EXTRACTED MATERIAL Block Start
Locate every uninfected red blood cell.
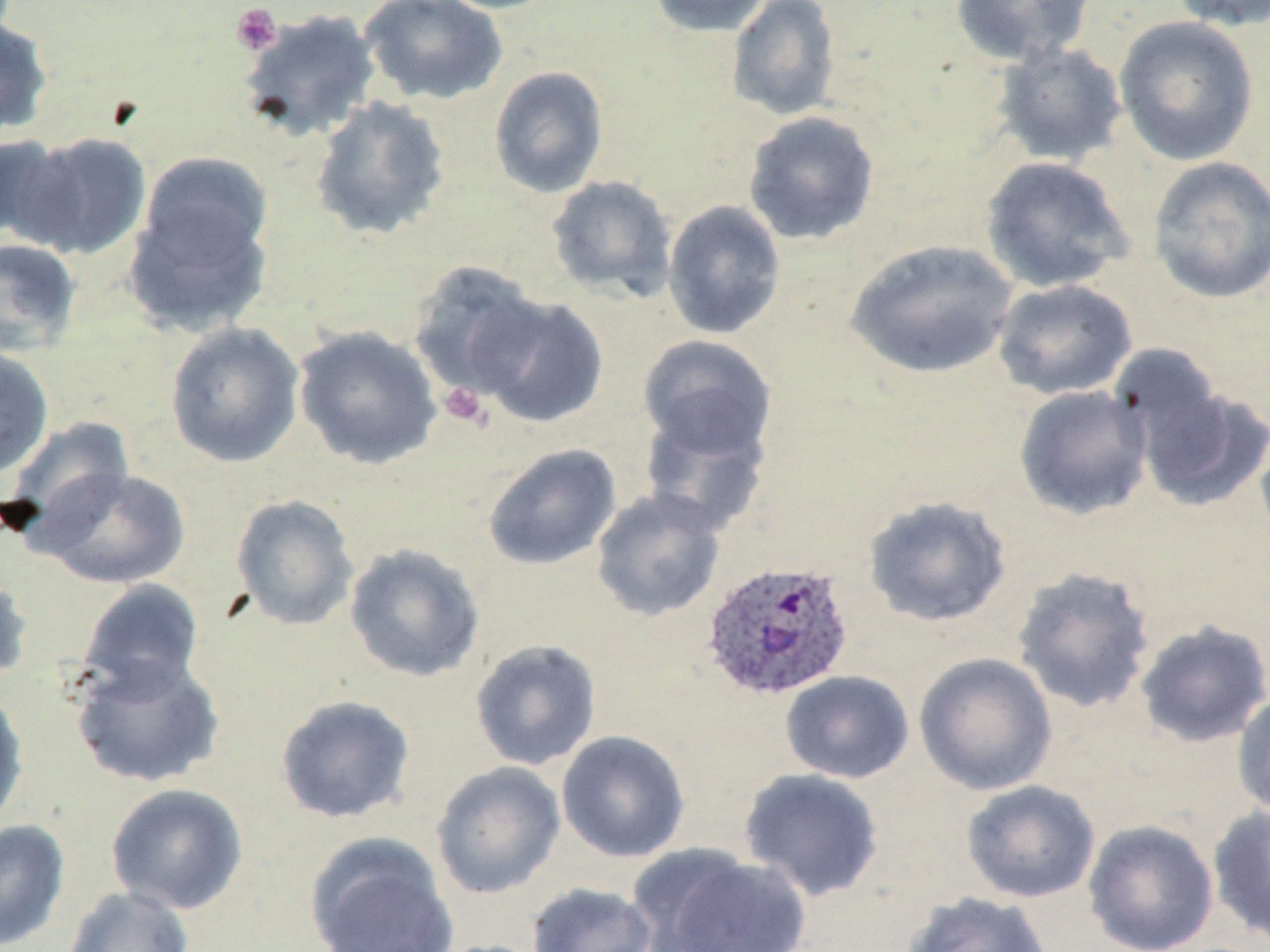

Approximate bounding boxes as (x1,y1)-(x2,y2) corner pairs in pixels.
Uninfected red blood cells: (359,0)-(508,106), (431,0)-(564,14), (646,0)-(773,36), (727,0)-(841,121), (949,0)-(1096,66), (1166,0)-(1270,32), (238,8)-(382,142), (0,13)-(53,141), (1114,16)-(1259,166), (991,41)-(1128,166), (488,65)-(608,198), (310,95)-(451,240), (742,110)-(881,246), (14,131)-(152,260), (0,134)-(73,244), (136,152)-(274,274), (979,155)-(1135,294), (1146,156)-(1270,304), (546,175)-(678,302), (123,186)-(273,337), (662,199)-(786,340), (0,237)-(81,356), (845,239)-(1019,380), (408,261)-(546,399), (992,279)-(1138,401), (475,294)-(609,428), (164,322)-(305,468), (293,326)-(442,470), (637,334)-(778,465), (0,346)-(54,479), (1134,384)-(1270,512), (1014,385)-(1153,521), (639,401)-(772,537), (5,416)-(135,546), (1254,418)-(1270,553), (481,443)-(623,570), (41,468)-(190,589), (591,488)-(726,622), (230,493)-(360,631), (862,495)-(1013,628), (344,543)-(486,683), (1011,566)-(1156,713), (0,568)-(33,689), (78,578)-(204,699), (1134,619)-(1270,747), (470,639)-(602,770), (913,651)-(1058,796), (71,654)-(224,788), (780,670)-(915,783), (0,688)-(29,829), (1232,690)-(1270,820), (275,694)-(416,824), (556,730)-(690,863), (430,761)-(566,898), (738,768)-(886,903), (960,780)-(1101,903), (105,782)-(249,915), (1208,805)-(1270,946), (0,818)-(70,950), (1082,819)-(1219,952), (306,832)-(459,952), (631,846)-(813,952), (526,882)-(658,952), (62,885)-(194,952), (901,891)-(1055,952).

Summary:
  - Platelet locations: (230,3)-(282,56), (437,381)-(489,429)
  - Plasmodium ovale-infected red blood cell locations: (699,559)-(855,701)
  - Slide-level diagnosis: Plasmodium ovale
  - Image size: 1270×952 pixels
  - Preparation: thin blood film
  - Field of view: single
  - Stain: May-Grünwald-Giemsa
  - Magnification: 1000x
  - Modality: optical microscopy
Locate and identify every blood parasite.
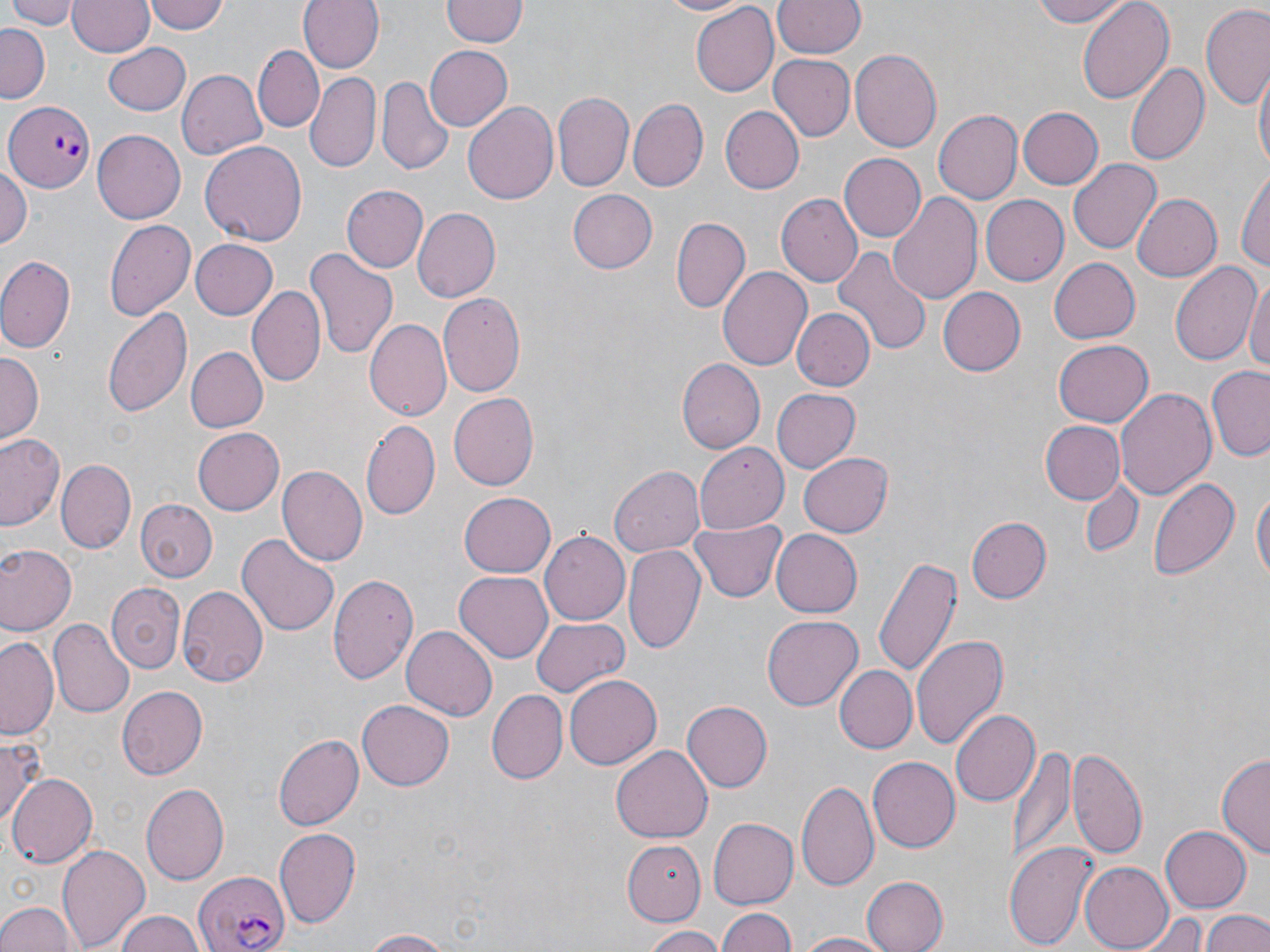
Approximate bounding boxes as (x1,y1)-(x2,y2) corner pairs in pixels.
Plasmodium falciparum-infected red blood cells: (5,99)-(93,193), (195,871)-(289,952).
No Plasmodium ovale, Plasmodium malariae, Plasmodium vivax, Babesia divergens, or Trypanosoma brucei observed.

Uninfected red blood cell locations: (6,0)-(79,29), (148,0)-(229,36), (298,0)-(383,74), (654,0)-(755,17), (772,0)-(865,59), (1025,0)-(1133,28), (1076,0)-(1175,106), (68,1)-(154,58), (441,2)-(526,47), (691,4)-(778,95), (1200,6)-(1270,109), (0,23)-(50,101), (104,42)-(192,115), (255,45)-(325,132), (423,45)-(512,132), (850,48)-(943,153), (769,55)-(856,140), (1125,60)-(1209,168), (1253,67)-(1268,177), (176,69)-(267,160), (304,74)-(380,174), (376,78)-(452,175), (553,90)-(634,192), (630,98)-(707,191), (463,100)-(559,206), (721,105)-(805,194), (1016,106)-(1103,191), (932,108)-(1021,201), (92,130)-(185,224), (200,140)-(307,243), (838,153)-(926,243), (1069,158)-(1161,253), (0,165)-(31,250), (1236,166)-(1270,276), (342,184)-(429,274), (565,189)-(657,274), (888,190)-(983,306), (775,193)-(862,286), (979,196)-(1067,286), (1134,196)-(1221,281), (410,208)-(497,301), (672,217)-(749,313), (103,218)-(196,322), (189,240)-(277,319), (833,245)-(932,356), (305,248)-(399,359), (0,255)-(76,353), (1049,259)-(1140,343), (1169,260)-(1260,368), (717,266)-(812,368), (1246,276)-(1270,380), (249,284)-(324,387), (938,288)-(1025,376), (438,292)-(526,398), (102,305)-(194,418), (790,307)-(874,392), (364,317)-(451,421), (1054,340)-(1152,426), (185,346)-(268,433), (0,350)-(43,438), (676,359)-(765,455), (1206,367)-(1270,463), (771,386)-(860,472), (1116,387)-(1216,501), (448,392)-(539,490), (360,416)-(440,520), (1041,420)-(1123,503), (194,427)-(285,515), (0,431)-(67,533), (694,443)-(787,532), (799,452)-(893,537), (57,460)-(135,553), (278,465)-(368,568), (610,465)-(705,556), (1147,473)-(1240,582), (1075,477)-(1146,559), (1251,481)-(1268,596), (456,491)-(556,578), (136,500)-(217,581), (965,516)-(1052,604), (688,519)-(787,605), (771,529)-(862,617), (539,530)-(630,624), (237,533)-(338,639), (2,543)-(75,633), (623,545)-(705,656), (874,555)-(959,679), (454,572)-(553,663), (328,573)-(419,687), (108,583)-(184,673), (177,584)-(272,688), (763,615)-(864,710), (531,616)-(629,698), (48,618)-(134,717), (402,625)-(497,721), (911,634)-(1008,753), (1,635)-(61,742), (837,665)-(917,752), (564,675)-(659,770), (117,686)-(207,779), (487,690)-(567,784), (358,697)-(453,787), (683,701)-(773,790), (949,709)-(1038,808), (275,733)-(363,830), (0,735)-(46,830), (611,743)-(711,844), (1009,744)-(1074,869), (1068,746)-(1149,863), (1218,750)-(1270,860), (866,756)-(960,853), (8,773)-(97,870), (796,778)-(880,893), (140,783)-(229,886), (709,819)-(797,905), (1158,825)-(1251,912), (274,828)-(360,925), (624,838)-(707,924), (1007,839)-(1100,952), (58,843)-(151,952), (1079,862)-(1173,949), (858,875)-(947,952), (0,900)-(79,952), (716,906)-(796,952), (112,909)-(207,952), (1200,909)-(1270,952), (1133,910)-(1213,952), (638,926)-(724,952), (357,929)-(459,951), (795,932)-(893,951). Slide-level diagnosis: Plasmodium falciparum. One field of a larger specimen. Image is 1270×952 pixels. May-Grünwald-Giemsa stain. Optical microscopy. Thin blood smear. Captured at 1000x magnification.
EXTRACTED MATERIAL Block End
Each record above has to be written out again in full, but its pictures must not be.

Locate every uninfected red blood cell.

Approximate bounding boxes as (x1,y1)-(x2,y2) corner pairs in pixels.
Uninfected red blood cells: (359,0)-(508,106), (431,0)-(564,14), (646,0)-(773,36), (727,0)-(841,121), (949,0)-(1096,66), (1166,0)-(1270,32), (238,8)-(382,142), (0,13)-(53,141), (1114,16)-(1259,166), (991,41)-(1128,166), (488,65)-(608,198), (310,95)-(451,240), (742,110)-(881,246), (14,131)-(152,260), (0,134)-(73,244), (136,152)-(274,274), (979,155)-(1135,294), (1146,156)-(1270,304), (546,175)-(678,302), (123,186)-(273,337), (662,199)-(786,340), (0,237)-(81,356), (845,239)-(1019,380), (408,261)-(546,399), (992,279)-(1138,401), (475,294)-(609,428), (164,322)-(305,468), (293,326)-(442,470), (637,334)-(778,465), (0,346)-(54,479), (1134,384)-(1270,512), (1014,385)-(1153,521), (639,401)-(772,537), (5,416)-(135,546), (1254,418)-(1270,553), (481,443)-(623,570), (41,468)-(190,589), (591,488)-(726,622), (230,493)-(360,631), (862,495)-(1013,628), (344,543)-(486,683), (1011,566)-(1156,713), (0,568)-(33,689), (78,578)-(204,699), (1134,619)-(1270,747), (470,639)-(602,770), (913,651)-(1058,796), (71,654)-(224,788), (780,670)-(915,783), (0,688)-(29,829), (1232,690)-(1270,820), (275,694)-(416,824), (556,730)-(690,863), (430,761)-(566,898), (738,768)-(886,903), (960,780)-(1101,903), (105,782)-(249,915), (1208,805)-(1270,946), (0,818)-(70,950), (1082,819)-(1219,952), (306,832)-(459,952), (631,846)-(813,952), (526,882)-(658,952), (62,885)-(194,952), (901,891)-(1055,952).

Summary:
  - Platelet locations: (230,3)-(282,56), (437,381)-(489,429)
  - Plasmodium ovale-infected red blood cell locations: (699,559)-(855,701)
  - Slide-level diagnosis: Plasmodium ovale
  - Image size: 1270×952 pixels
  - Preparation: thin blood film
  - Field of view: single
  - Stain: May-Grünwald-Giemsa
  - Magnification: 1000x
  - Modality: optical microscopy
Locate and identify every blood parasite.
Approximate bounding boxes as (x1,y1)-(x2,y2) corner pairs in pixels.
Plasmodium falciparum-infected red blood cells: (5,99)-(93,193), (195,871)-(289,952).
No Plasmodium ovale, Plasmodium malariae, Plasmodium vivax, Babesia divergens, or Trypanosoma brucei observed.

Uninfected red blood cell locations: (6,0)-(79,29), (148,0)-(229,36), (298,0)-(383,74), (654,0)-(755,17), (772,0)-(865,59), (1025,0)-(1133,28), (1076,0)-(1175,106), (68,1)-(154,58), (441,2)-(526,47), (691,4)-(778,95), (1200,6)-(1270,109), (0,23)-(50,101), (104,42)-(192,115), (255,45)-(325,132), (423,45)-(512,132), (850,48)-(943,153), (769,55)-(856,140), (1125,60)-(1209,168), (1253,67)-(1268,177), (176,69)-(267,160), (304,74)-(380,174), (376,78)-(452,175), (553,90)-(634,192), (630,98)-(707,191), (463,100)-(559,206), (721,105)-(805,194), (1016,106)-(1103,191), (932,108)-(1021,201), (92,130)-(185,224), (200,140)-(307,243), (838,153)-(926,243), (1069,158)-(1161,253), (0,165)-(31,250), (1236,166)-(1270,276), (342,184)-(429,274), (565,189)-(657,274), (888,190)-(983,306), (775,193)-(862,286), (979,196)-(1067,286), (1134,196)-(1221,281), (410,208)-(497,301), (672,217)-(749,313), (103,218)-(196,322), (189,240)-(277,319), (833,245)-(932,356), (305,248)-(399,359), (0,255)-(76,353), (1049,259)-(1140,343), (1169,260)-(1260,368), (717,266)-(812,368), (1246,276)-(1270,380), (249,284)-(324,387), (938,288)-(1025,376), (438,292)-(526,398), (102,305)-(194,418), (790,307)-(874,392), (364,317)-(451,421), (1054,340)-(1152,426), (185,346)-(268,433), (0,350)-(43,438), (676,359)-(765,455), (1206,367)-(1270,463), (771,386)-(860,472), (1116,387)-(1216,501), (448,392)-(539,490), (360,416)-(440,520), (1041,420)-(1123,503), (194,427)-(285,515), (0,431)-(67,533), (694,443)-(787,532), (799,452)-(893,537), (57,460)-(135,553), (278,465)-(368,568), (610,465)-(705,556), (1147,473)-(1240,582), (1075,477)-(1146,559), (1251,481)-(1268,596), (456,491)-(556,578), (136,500)-(217,581), (965,516)-(1052,604), (688,519)-(787,605), (771,529)-(862,617), (539,530)-(630,624), (237,533)-(338,639), (2,543)-(75,633), (623,545)-(705,656), (874,555)-(959,679), (454,572)-(553,663), (328,573)-(419,687), (108,583)-(184,673), (177,584)-(272,688), (763,615)-(864,710), (531,616)-(629,698), (48,618)-(134,717), (402,625)-(497,721), (911,634)-(1008,753), (1,635)-(61,742), (837,665)-(917,752), (564,675)-(659,770), (117,686)-(207,779), (487,690)-(567,784), (358,697)-(453,787), (683,701)-(773,790), (949,709)-(1038,808), (275,733)-(363,830), (0,735)-(46,830), (611,743)-(711,844), (1009,744)-(1074,869), (1068,746)-(1149,863), (1218,750)-(1270,860), (866,756)-(960,853), (8,773)-(97,870), (796,778)-(880,893), (140,783)-(229,886), (709,819)-(797,905), (1158,825)-(1251,912), (274,828)-(360,925), (624,838)-(707,924), (1007,839)-(1100,952), (58,843)-(151,952), (1079,862)-(1173,949), (858,875)-(947,952), (0,900)-(79,952), (716,906)-(796,952), (112,909)-(207,952), (1200,909)-(1270,952), (1133,910)-(1213,952), (638,926)-(724,952), (357,929)-(459,951), (795,932)-(893,951). Slide-level diagnosis: Plasmodium falciparum. One field of a larger specimen. Image is 1270×952 pixels. May-Grünwald-Giemsa stain. Optical microscopy. Thin blood smear. Captured at 1000x magnification.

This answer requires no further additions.